In Episode 188 of EM Cases, Drs. Scott Weingart and Bourke Tillmann provide invaluable insights into managing hemoptysis, a condition marked by the expectoration of blood from the respiratory tract. The podcast emphasizes key principles and a comprehensive 5-step approach to effectively address this critical condition.
Key Principles:
Patients often confuse hemoptysis with upper airway or GI bleeding, emphasizing the need to differentiate hemoptysis from pseudohemoptysis.
Early diagnosis through chest CT with contrast is crucial for effective management.
Source control of bleeding, typically from bronchial arteries, is the ultimate goal and necessitates early involvement of interventional radiology, thoracic surgery, or respirology.
Patients should be positioned with the bleeding lung down in lateral decubitus to prevent contamination of the contralateral lung.
Hemorrhage control measures, including nebulized tranexamic acid (TXA), should be employed as a bridge to definitive treatment/source control.
5-Step Approach to Hemoptysis:
Differentiate hemoptysis from pseudohemoptysis: Patients are poor at identifying the source of bleeding, and distinguishing hemoptysis from alternative sources is challenging.
Determine if it's massive/life-threatening: Consider signs of respiratory distress, airway obstruction, abnormal gas exchange, and hemodynamic instability.
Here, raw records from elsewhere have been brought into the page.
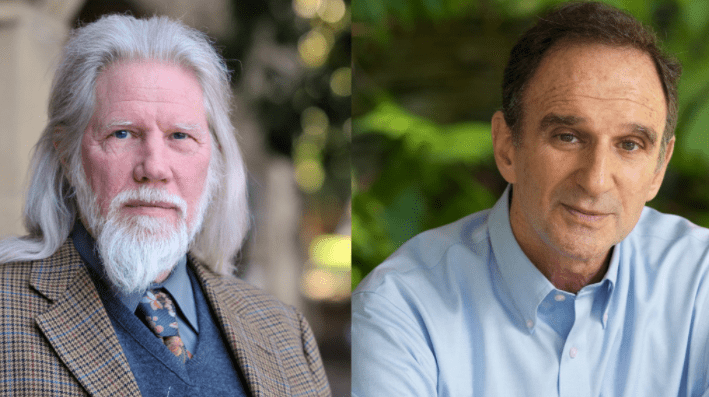 Whitfield Diffie (left) and Martin Hellman (right)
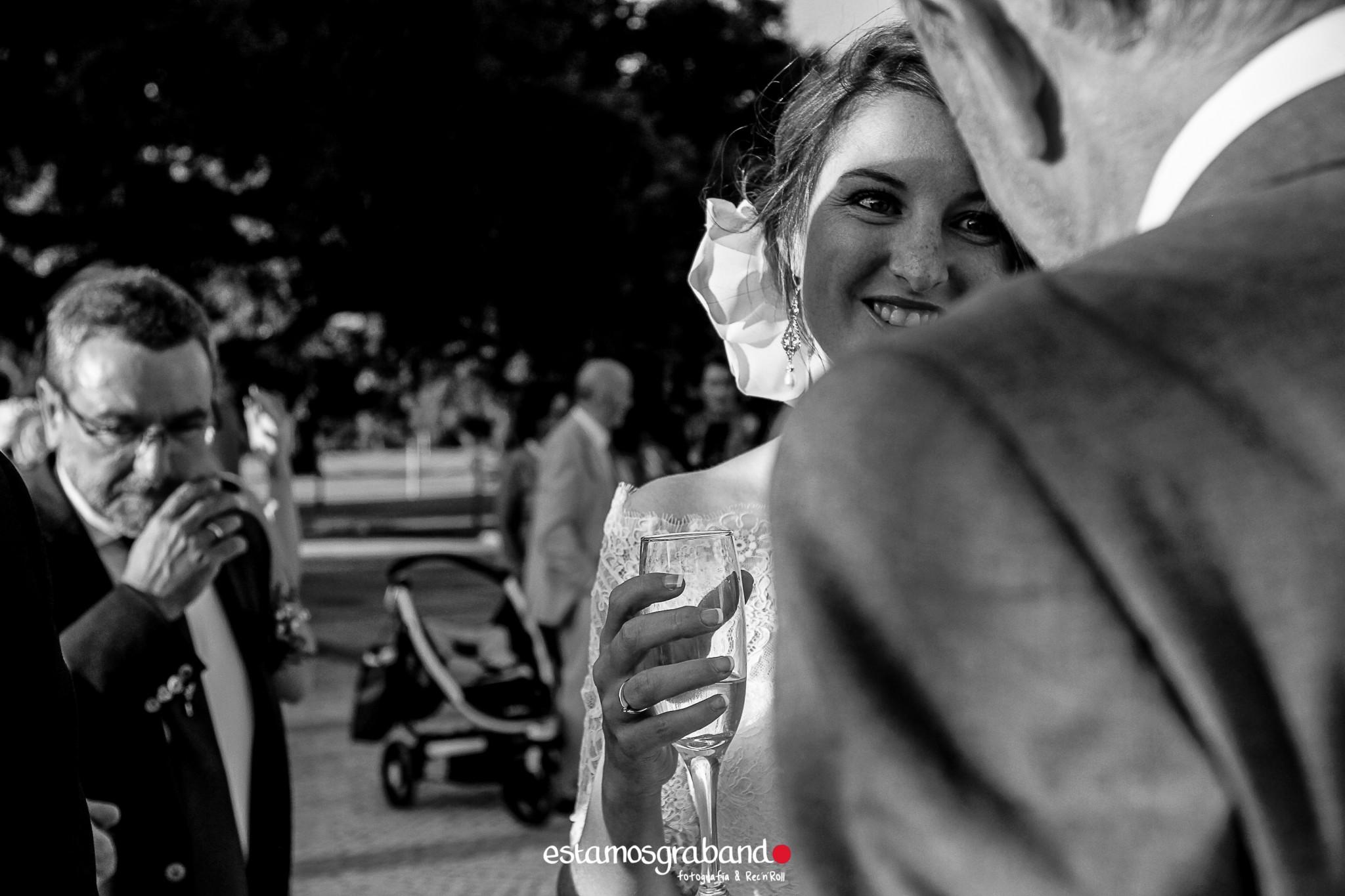 bee-y-juan-15 La boda de Braveheart (Spanish version)_Vee & Juan - video boda cadiz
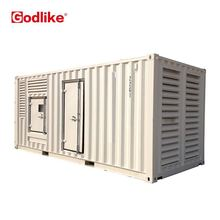 20'GP container type generator price 800 kva soundproof heavy duty generator 800kva container silent canopy generator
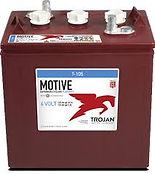 Trojan T-105 6V Battery.jpg
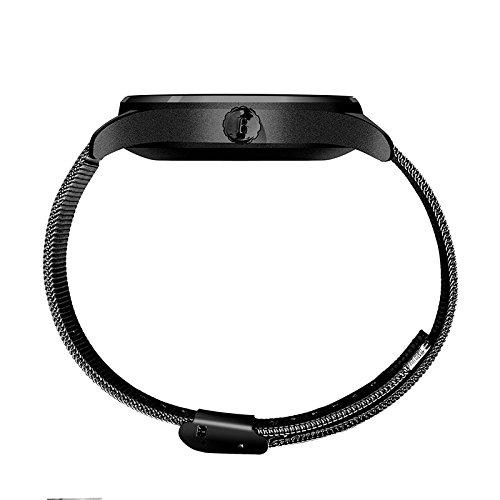 Auntwhale 1 PC Reloj Inteligente Blueteeth K88H para MTK2502 Compatible con Monitor Resistente al Ritmo Cardíaco Watch Compatible con iOS Android: ...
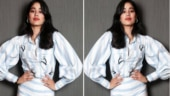 Janhvi Kapoor defines class in edgy co-ord pinstripe shirt and pants. See pics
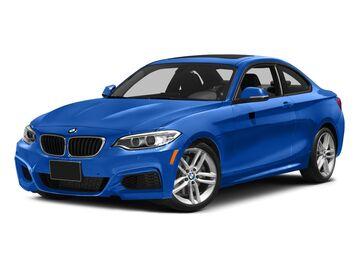 2015_BMW_2 Series_228i_ Santa Rosa CA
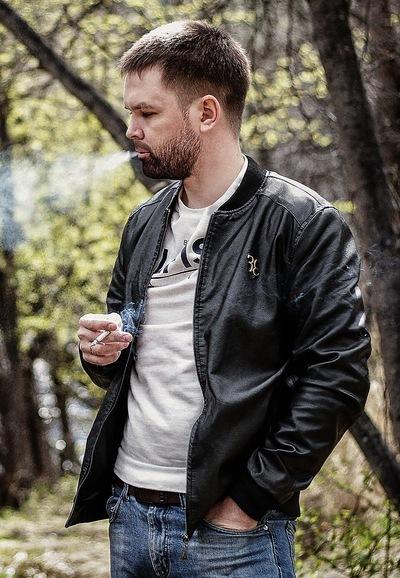 Иван Андриевский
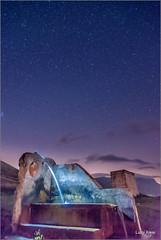 Sibillini - fontana sotto le stelle (Luigi Alesi) Tags: italia italy marche macerata castel santangelo sul nera madonna della cona parco nazionale dei monti sibillini national park notte night luce light fontanan cielo sky stelle stars nikon d750 raw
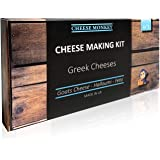 Greek Cheese Making Kit – make halloumi, feta and goats cheese – easy for beginners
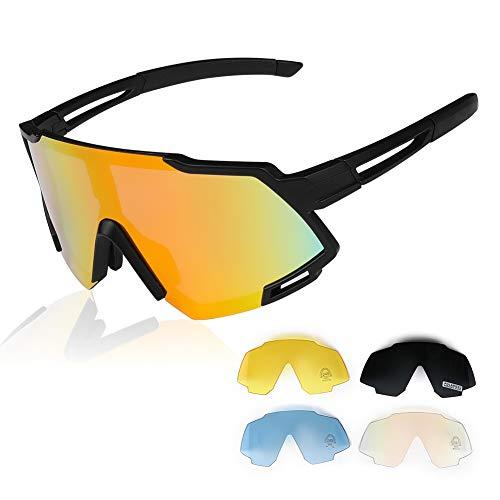 GARDOM Occhiali da Ciclismo Polarizzati, Occhiali da Sole Sportivi, Anti-UV con 5 Lenti...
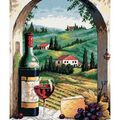 Dimensions Needlepoint Kit Tuscan View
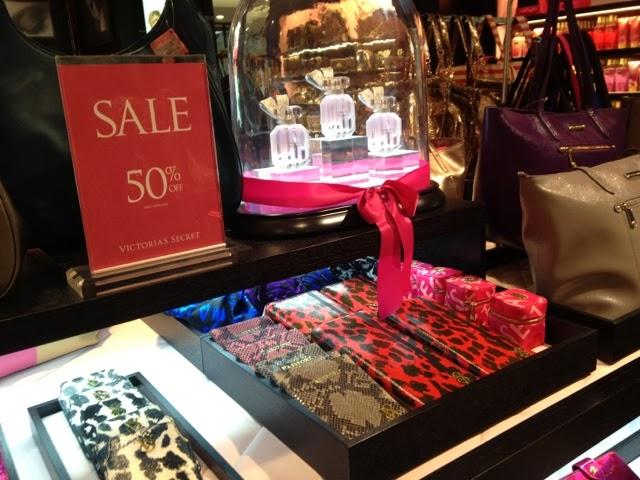 Find great deals on eBay for victoria secret bras. Shop with confidence.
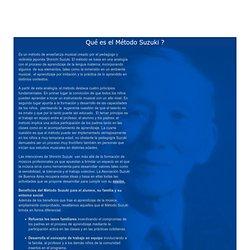 Asociación Suzuki de Buenos Aires : :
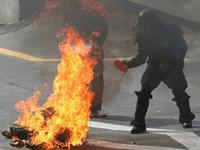 Жительница Балакова подожгла себя около здания Правительства РФ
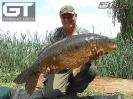 Johann - 27lb 12oz (12.6kg)
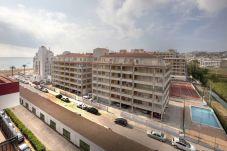 Apartamento en Peñiscola - Apartamento de 1 dormitorio cerca de la...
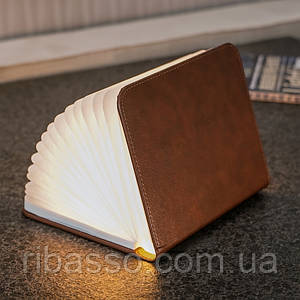 "Светильник-книга ""Smart Book"", натуральная кожа Gingko GK12L2"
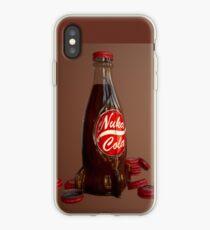 Nuka Cola Bottle iPhone Case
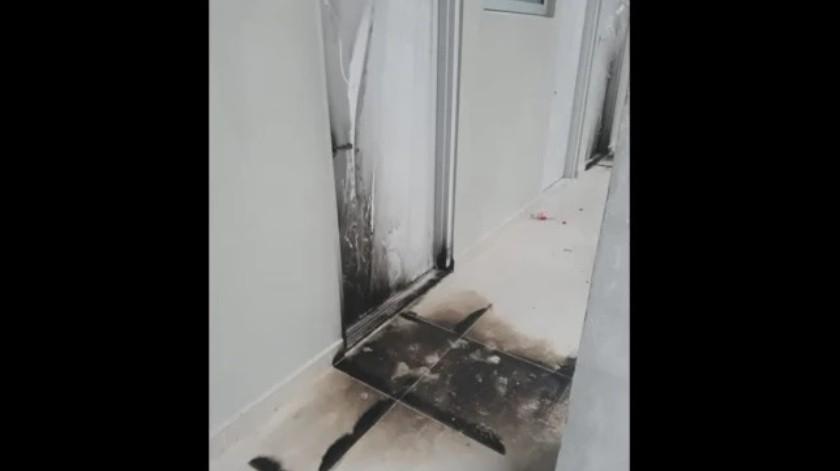 Intentan incendiar hospital que atenderá a pacientes con Covid-19 en Nuevo León(Facebook)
Early diagnosis guides management: Focus on critical time-sensitive diagnoses (tracheo-innominate fistula, aortobronchial fistula, pulmonary embolism) before considering the broader differential diagnosis.
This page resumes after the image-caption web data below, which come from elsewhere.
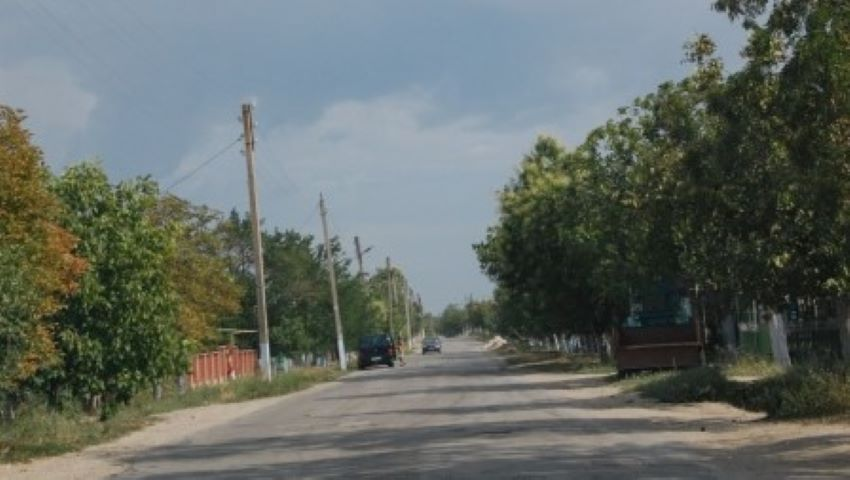 Foto: Panică la Basarabeasca, din cauza unui maniac care ar bântui prin localitate. Ce spune poliția?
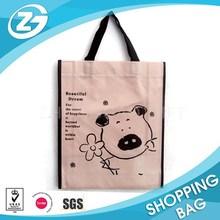 Promotional Custom OEM Design Foldable Shopping Bag
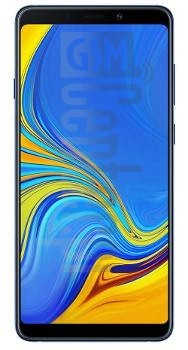 SAMSUNG Galaxy A9s image on imei.info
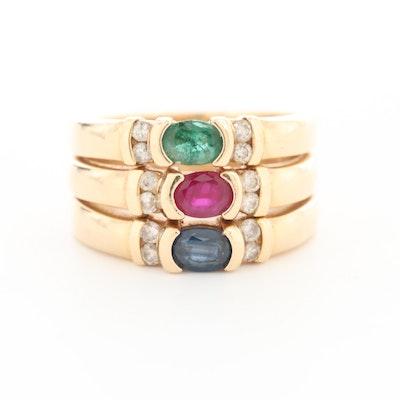 14K Yellow Gold Ruby, Sapphire, Emerald and Diamond Ring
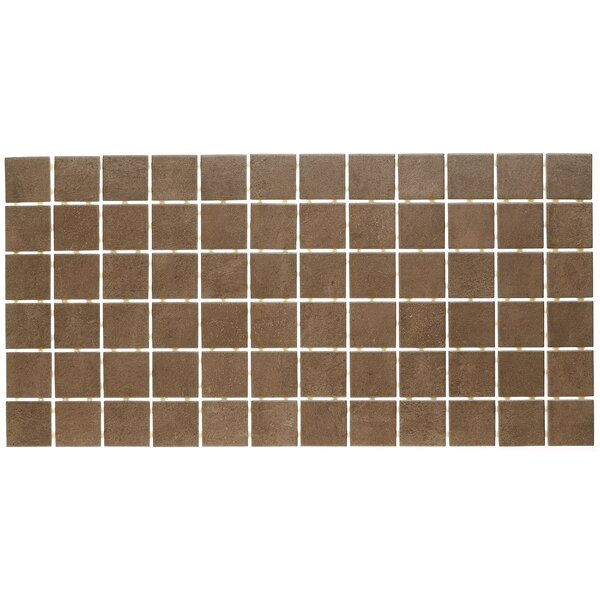 Fairfield 12 x 24 Ceramic Mosaic Tile in Chocolate by Itona Tile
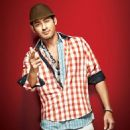 Mahesh Babu Provogue stills - 454 x 584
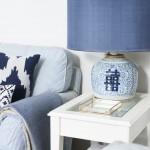 5-veioza frumoasa picior ceramic si abajur albastru living stil maritim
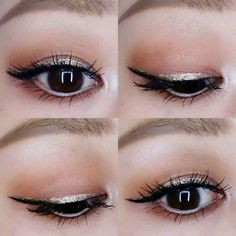 glitter liner  #今日のメイク#アイメイク#メイク#化粧#アイライナー#glitterliner #eyemakeup#makeup#eyelook #instamakeup #mixingmedium #MAC#maccosmetics#maceyeshadow#eotd#motd#hoodedeyes#asianmakeup#asianeyes #japanesemakeup by romi699667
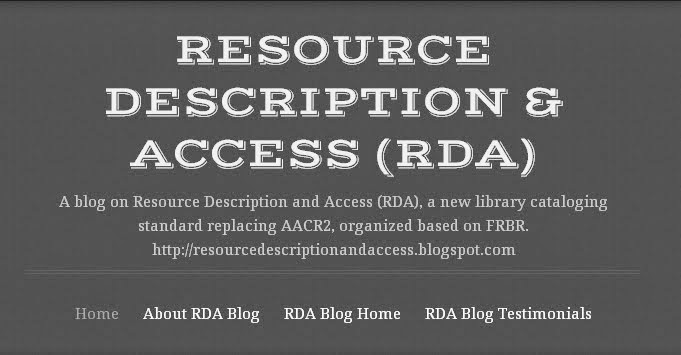 RDA Blog on WordPress
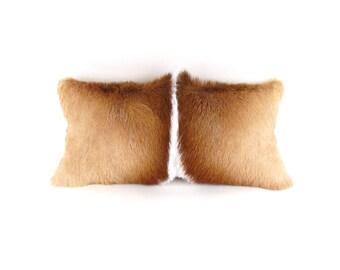 Small Brown Fur Pillow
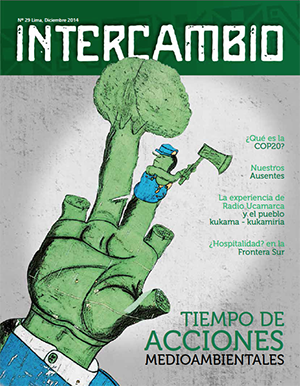 Revista Intercambio Nº29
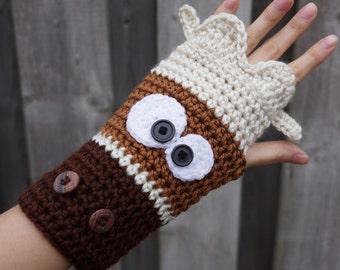 Crochet Moose gloves, crochet animal fingerless gloves, crochet moose wristwarmers, armwarmers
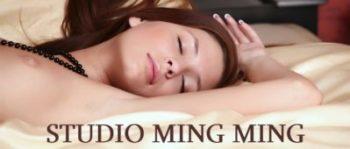 ASIA MING MING MIT ORIGINAL ASIA BILDER BEI WWW.SEXSTERN.AT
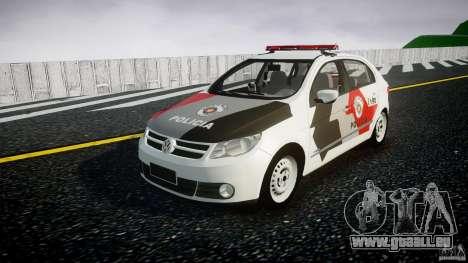 Volkswagen Gol G5 PMSP [ELS] pour GTA 4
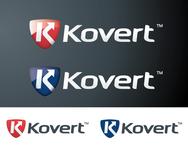 Logo needed for Kovert - Entry #69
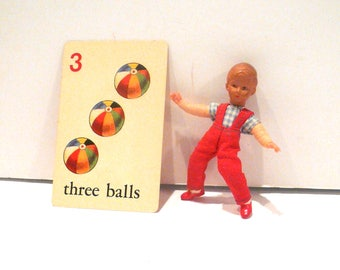 Vintage Dollhouse Bendable Boy Miniature Doll Germany by VintageReinvented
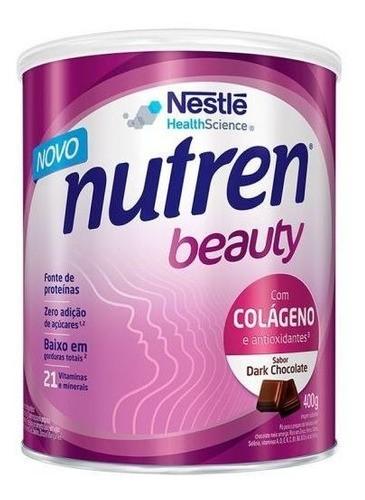 NUTREN BEAUTY DARK CHOCOLATE 400G - NESTLÉ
Hemorrhage control measures prior to source control: Address bleeding as a bridge to source control; consider factors such as reversal of anticoagulants, nebulized/IV TXA, and blood product transfusions.
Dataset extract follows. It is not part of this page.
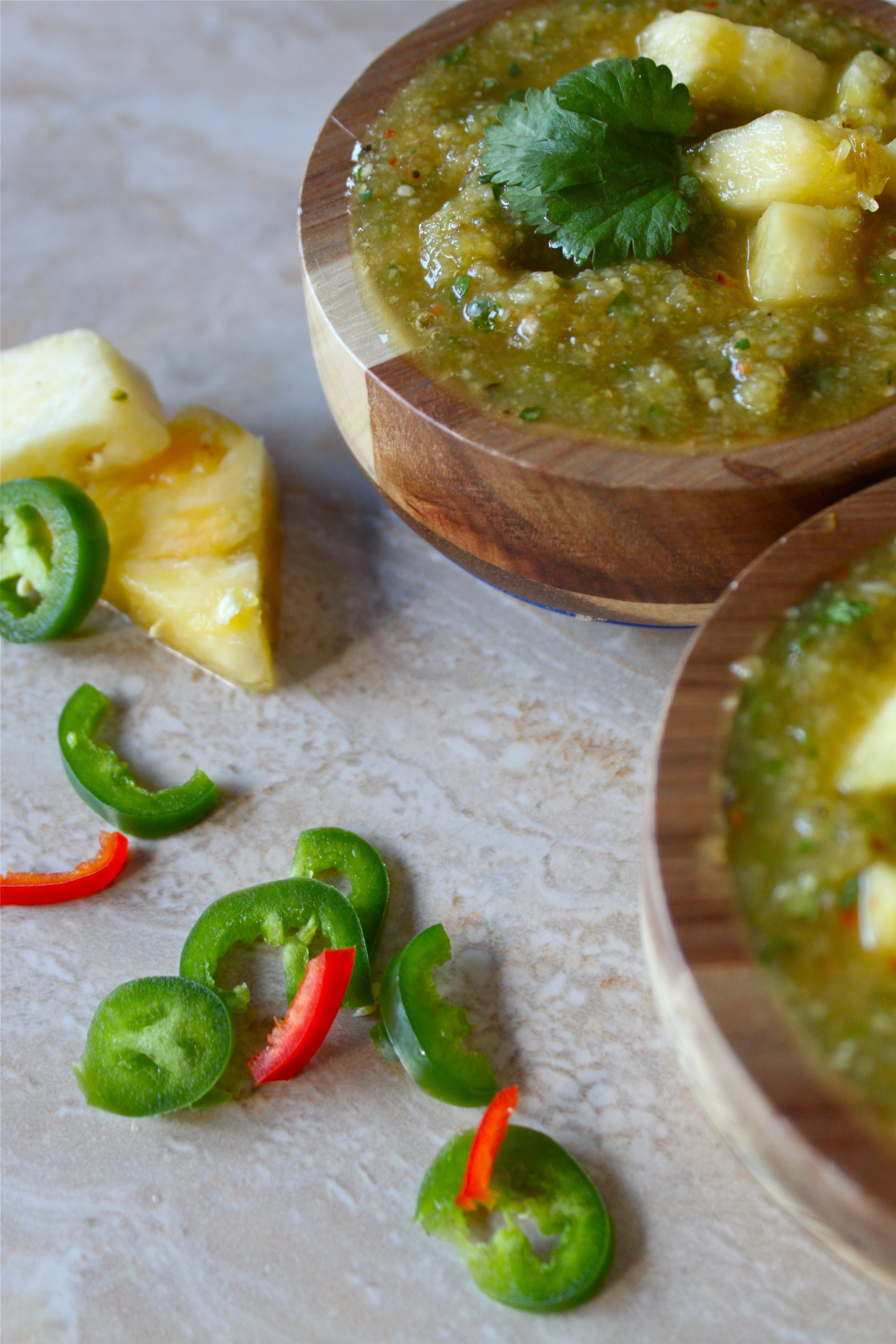 spicy pineapple & roasted tomatillo salsa_16.jpg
Definitive management and source control: Involve a multidisciplinary team for arterial embolization or other measures based on the underlying diagnosis.
Role of Investigations:
CT chest with contrast is prioritized for its higher diagnostic yield over bronchoscopy, especially in the arterial phase.
Bronchoscopy, while complementary to CT, should not replace it and is considered in intubated patients or when CT is not feasible.
Portable chest X-ray may be useful in minority cases for localizing bleeding side but is not a substitute for CT.
Role of TXA:
Limited evidence suggests benefits of inhaled/nebulized as well as IV TXA in hemoptysis.
Inhaled TXA is recommended for its physiological delivery to the lungs, especially for non-massive hemoptysis.
Airway Management in Massive Hemoptysis:
Delay intubation as long as possible due to potential destabilization from increased blood accumulation.
Consider endotracheal intubation via RSI and standard video laryngoscopy as the preferred method for securing the airway.
Conclusion:
The podcast provides a comprehensive guide to managing hemoptysis, emphasizing early diagnosis, effective source control, and a collaborative approach for optimal patient outcomes. Healthcare professionals are encouraged to stay updated on the latest evidence and guidelines for managing this critical condition.